Napalm dans le cœur – Pol Guasch

 

Napalm dans le cœur – Pol Guasch
Napalm dans le cœur – Pol Guasch
(Napalm al cor, 2021)
La croisée, 2022, 135 pages
Traduction de Marc Audi

 

C'est une guerre mystérieuse, à la fois incompréhensible et classique : il y a ceux qui commandent et ceux qui subissent, une langue qui n’est plus autorisée, un quotidien qui ne fait plus sens ou si peu, des relations biaisées, toute tentative de préserver un peu d’intimité pourrait être perçue comme une transgression.
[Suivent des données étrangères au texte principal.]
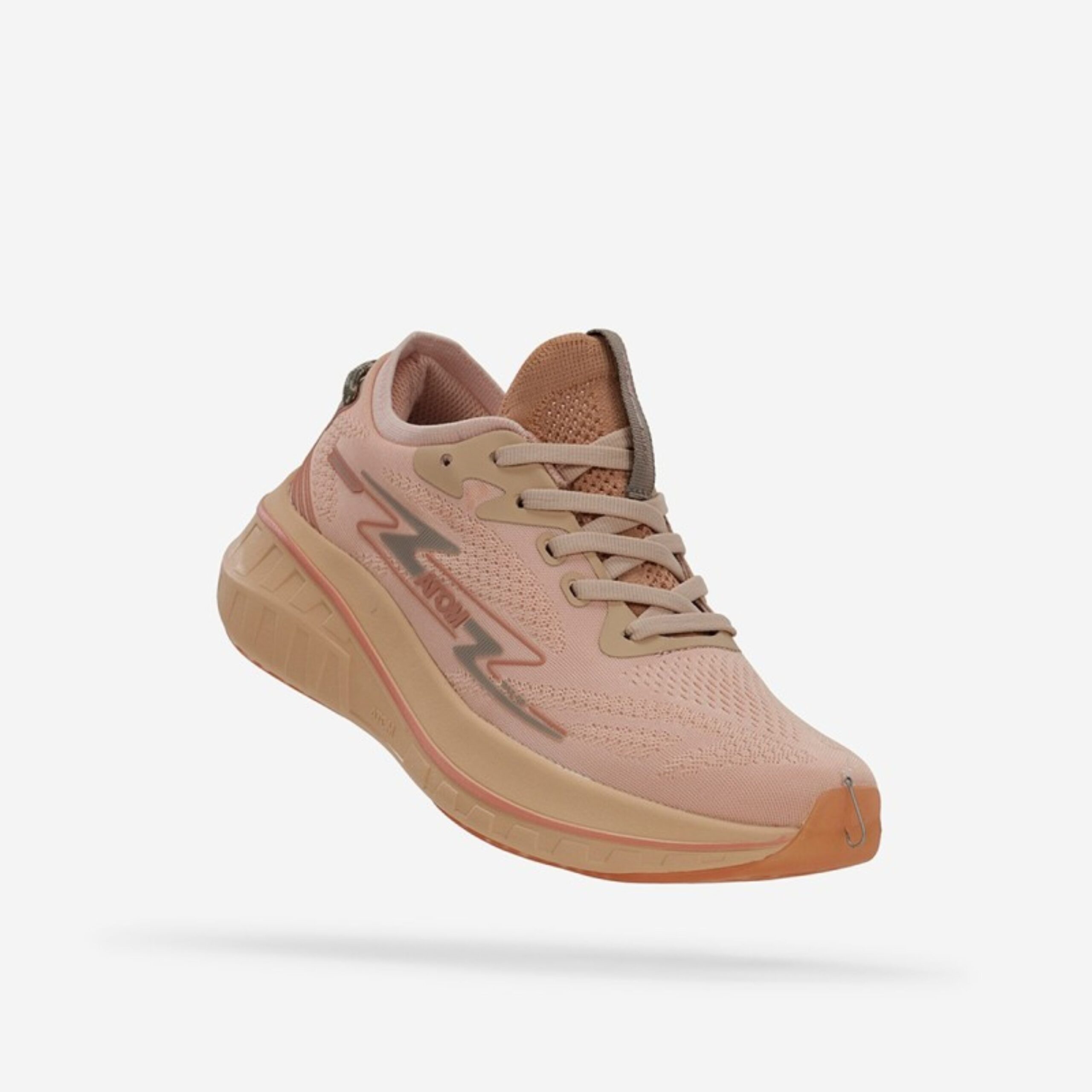 atom shoes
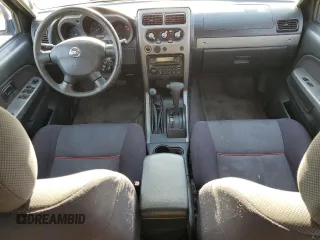 2002 Nissan Frontier SC с VIN 1N6MD29Y72C365364, выставлен на аукционе Copart как лот 75209094 с пробегом 196 411 миль миль и Чистый • Clean title. История ставок и продаж доступна на DreamBid. Изображение 8.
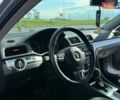 Серый Фольксваген Пассат, объемом двигателя 2 л и пробегом 188 тыс. км за 11950 $, фото 3 на Automoto.ua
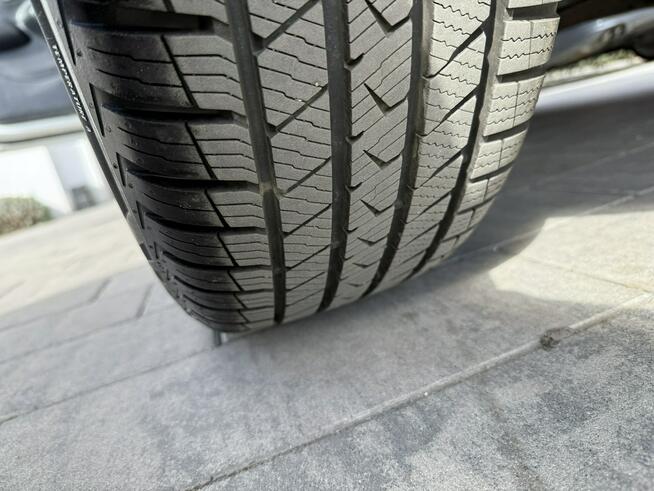 Hyundai ix35 Bardzo zadbana - oryginalny przebieg !!!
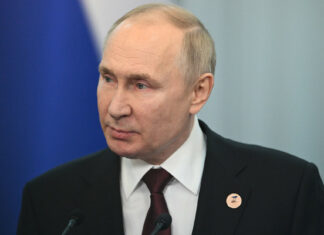 Putin dice como sería un ataque nuclear de respuesta por parte de Rusia Imagen Ilustrada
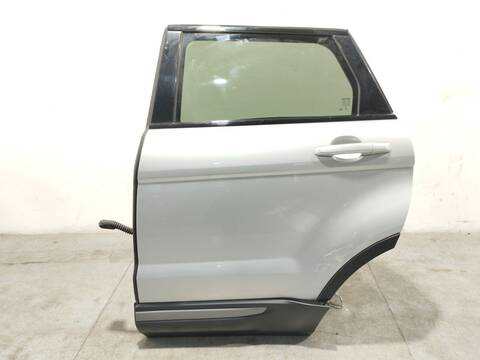 Foto 2ª: Puerta Trasera Izquierda Land Rover Range 2.0 D 4X4 150CV 110KW [204DTD(AJ20D4)] (2016)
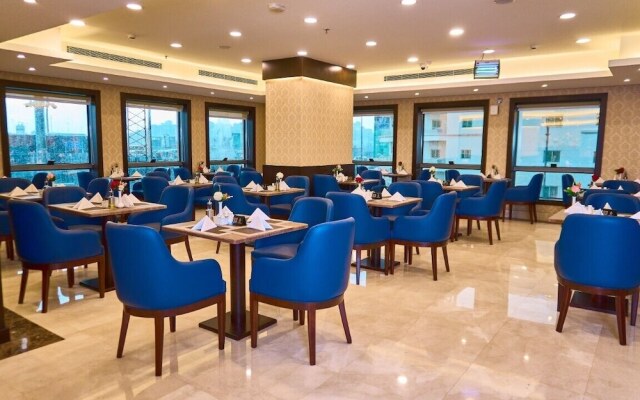 Selat Al Bait Hotel
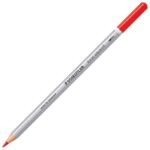 BOJA DRVENA-VODENA KARAT AQUARELL STAEDTLER 125-2 CRVENA * DO ISTEKA ZALIHA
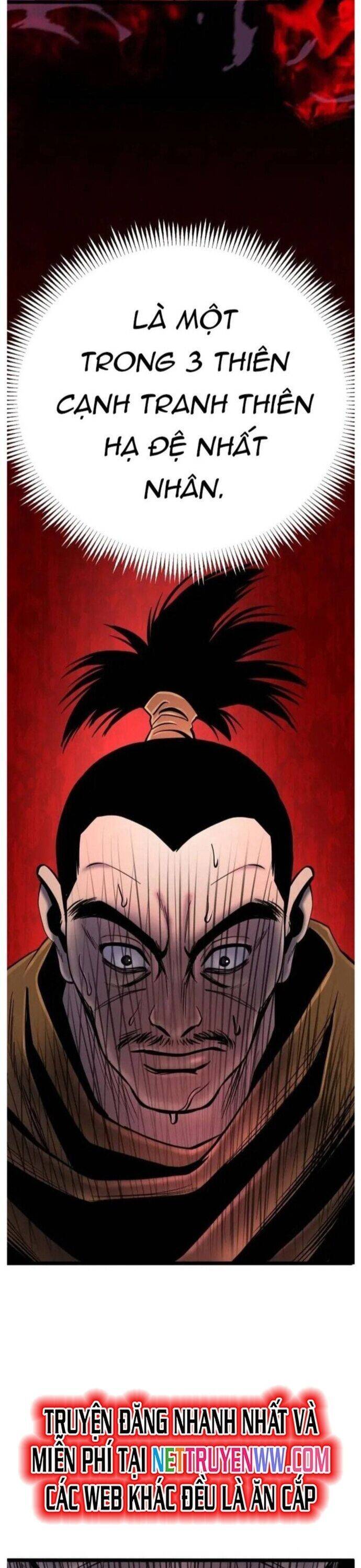 Đao Hoàng Tứ Thiếu Gia Chapter 58 - 4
Le narrateur est confiné avec sa mère dans une zone abandonnée ; il voudrait rejoindre celui qu’il aime et fuir « ailleurs », quel que soit ce lieu. La force du livre tient pour beaucoup dans l’anonymat du territoire qui désigne, en conséquence, toutes ces terres meurtries par la guerre – on pense évidemment à l’Ukraine ; l’ex-Yougoslavie était aussi omniprésente dans mon esprit.

 

La langue est poétique, fiévreuse, sensuelle alors même que le narrateur n’a aucun charisme : on a du mal à l’imaginer s’en sortir. Mais il touche du doigt l’essentiel ; sa réflexion est résistance tant elle va à l’encontre de ce qui motive les guerres.

 

« Ces arbres nous recouvrent et nous font sentir qu’un tissu de racines très profondes nous soutient par-dessous, comme l’acier mélangé au ciment dans les fondations des maisons. Des ramifications que nous ne pouvons pas comprendre nous maintiennent dans un ordre naturel, à la fois corrompu et fragile. […] peut-être que les racines communes avec la nôtre rendaient la chose plus douloureuse encore, car qu’on le veuille ou pas cela voulait dire qu’il était impossible de ne pas nous aider les uns les autres, profondément et essentiellement. »

 

L’histoire est racontée comme un rêve : la violence et la douleur sont amorties, les quelques actions semblent irréelles, les réflexions utopistes, la fuite pleine d’un élan direct et confus à la fois. Cette confusion est séduisante, bien amenée, mêle espoirs et dangers et s’achève comme une révélation.

 

« Tout dépendrait de moi, et moi je dépendrais de toutes ces autres choses. »

 

J’ai beaucoup aimé ce texte à la fois innovant et ancré dans une histoire (malheureusement) bien connue. Déstabilisant, il s’ancre dans le cœur et la tête pour laisser un souvenir intense.